Healthcare providers are abuzz about the importance of social determinants of health—things like access to housing and fresh food. They're increasingly insistent on connecting patients to community organizations that can assist in these realms.
Tending to social determinants of health with software
But for all their buzz and insistence, they're having a hard time actually making the connections. And even when they do, they might not even know it, since it's tough to track patients' activities outside the traditional healthcare system.
Software developers are hoping their tools will be just what providers and community organizations need to coordinate care when it comes to the social determinants of health.
“This is going to become more and more common as people realize the need to move off the paper binders that sit on desks to something more real time,” said Anita Cattrell, chief innovation officer at Evolent Health, a managed-services company that helps systems transition to value-based care.
At Rush University Medical Center in Chicago, this takes shape in NowPow, software for connecting patients to community resources. In 2017, the software cost large health systems between $50,000 and $150,000 in annual subscription fees. The company now says pricing depends on product selection and the number of users.
Rush providers are using NowPow, integrated with its Epic electronic health record system, to direct patients toward resources for addressing social determinants. When a provider enters a patient's social information into the EHR, it flows to NowPow automatically using the FHIR standard. The software then figures out how patients might benefit from working with community organizations and produces a prescription of sorts with recommendations.
The software is a big step forward from how things used to be at Rush, when social workers had individual files for community partners. “Having no access to the patient after they're gone was just not a good experience overall,” said Jeremy Marut, lead solution engineer at Rush.
The key will be what those in the social determinants of health business call “closing the loop”: Feeding information back into NowPow after patients have visited community resources, so information flows both ways. “If you don't have a closed loop referral, then you don't have the data, and you don't know they showed up,” Marut said.
Because many of the organizations Rush works with don't have NowPow installed, closed loops aren't common, at least not yet. That can pose a challenge when it comes to measuring success and keeping track of patients.
It can be difficult for community organizations to implement software, Cattrell said. For these organizations, “it could become really burdensome if one person is using (software made by) Healthify and another is using NowPow, so there's the burden on them to use whatever software the provider is using.” It is, in other words, a problem of interoperability.
Right now, two community organizations that work with Rush use NowPow and can share information.

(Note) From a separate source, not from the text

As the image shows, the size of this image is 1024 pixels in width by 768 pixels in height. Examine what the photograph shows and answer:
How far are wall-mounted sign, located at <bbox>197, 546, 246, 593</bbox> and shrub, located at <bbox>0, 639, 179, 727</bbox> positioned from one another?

For those organizations, the closed loop has been a boon. CommunityHealth, a medical home for people without insurance, used to track patients with Microsoft Excel. Now it uses NowPow, said Emily Hendel, director of clinical services for CommunityHealth. The organization is also using the software as Rush does, to connect patients with information and resources. “If we'd been doing the screening without a platform to get the information out to people, I don't know how we would have done it,” Hendel said.
Other vendors, including Healthify, offer similar software to help hospitals and community organizations track patients as they address social determinants of health.
Aunt Bertha, another solution, is particularly popular because it's simple to use, Cattrell said.
Rush is using its data collected to identify “health deserts” in Chicago and to figure out how Rush might get pharmacies and urgent-care centers in those areas. The health system could then track how those additional resources translate to preventive care and reduced readmissions, among other metrics.